Improved speed to market
By modernizing key parts of its core system, Prudential Annuities was able to boost its speed to market, Marenakos says. The company can now have a major new product ready for market in four months, down from the six months required in the recent past. "We are now able to do three major product releases per year, which is a huge gain in speed to market from just one major product system per year when I joined the company in 2005," Marenakos points out. "We want to be a leader in new products and innovation."
On the cost side, Marenakos says, "We've evolved from spending 75% of our IT budget just to keep the lights on five years ago, with just 25% spending on new development. Now we are about 50-50. We've definitely dropped our operations costs."
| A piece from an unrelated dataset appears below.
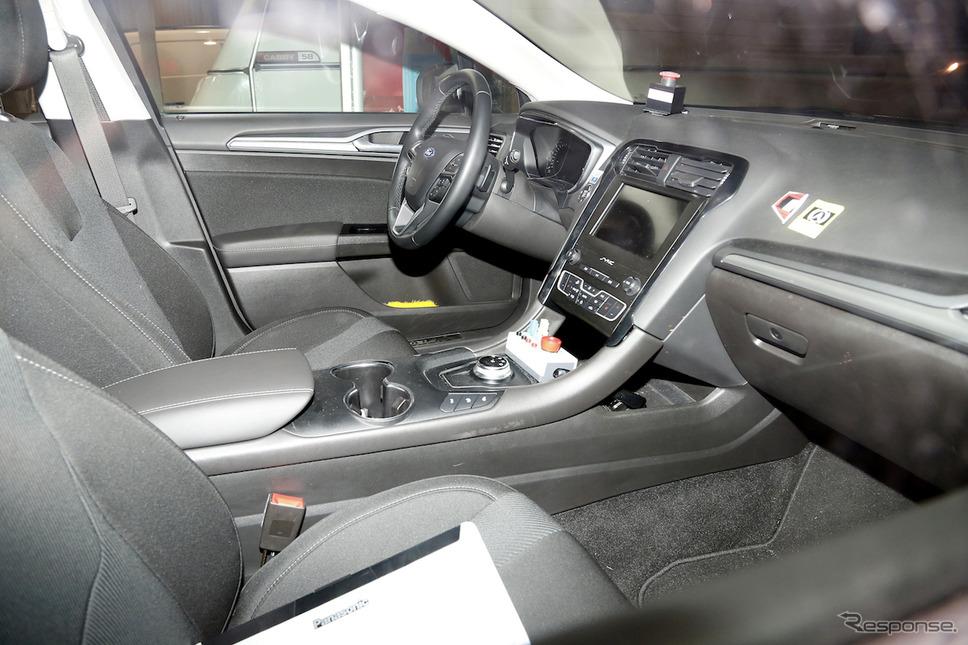 フォード モンデオエステート 改良新型 スクープ写真《APOLLO NEWS SERVICE》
The modernization of its administration platform affords the company what Marenakos calls "leverage on the development side. The next time we want to do something new or make improvements to the system, it's going to be cheaper and simpler," he says.
On the service side, the company also has achieved some significant improvements as a result of its modernization of the core systems. "The response rate on a service representative's call center screen has to be fast," Marenako says. "We've seen a five-fold increases in our response rate, and that helps make the service call better, which is important because we're a service company."
In the online arena, Prudential Annuities is working with Atlanta-based eBIX Inc. to develop a generic Web front end to better to serve the broker-dealer community. "These broker-dealers usually do business with multiple carriers," Marenakos says. "We have a whole library of transaction capabilities than can support a modern industry initiative like that."
Accenture's Vale agrees that this approach makes sense. "A Web-oriented front end for the agent-broker channel can allow you to do more things."
A no-brainer
For some insurers, the shift to a modern policy administration system can be a no-brainer, especially when starting up a new unit or subsidiary for which there is no current legacy system. That was the case at Cincinnati Specialty Underwriters (CSU), which launched in 2008 as a subsidiary of Cincinnati Insurance Co. The new unit chose the Camilion Authority Suite from Markham, Ontario-based Camilion Solutions Inc., to launch its first products, general liability and commercial property.
The system supports the entire policy lifecycle, including application data capture, qualification, rating, quote management, bind, issuance and policy endorsement. When the company added Errors & Omissions functionality later in 2008, it was able to release the new product in 33 states in three months.
Making this aggressive timetable possible was the Camilion ProductAuthority configuration system, which enabled the company to easily configure and modify new products by accessing a central product information and rules repository. This tool not only gives CSU the ability to quickly make changes to products, but also to develop and launch new ones in a matter of weeks.
Speed to market also was an important criterion for Chicago-based Unitrin Direct Insurance Co. in selecting the DecisionMaker Suite from Honolulu-based Decision Research Corp. as its policy administration system to support a new homeowners insurance offering complementing its existing auto product line.
Again, ease of configuration of the new system was important. Unitrin was able to leverage DRC's Extended Lines Technology, which enables business users to configure the system to manage rates and underwriting rules while creating new data tables and screens as needed. Just 20 months after the project began, Unitrin was able to be in production with its new homeowners offering in 22 states.
Doug Bartholomew is a freelance business writer based in Berkeley, Calif.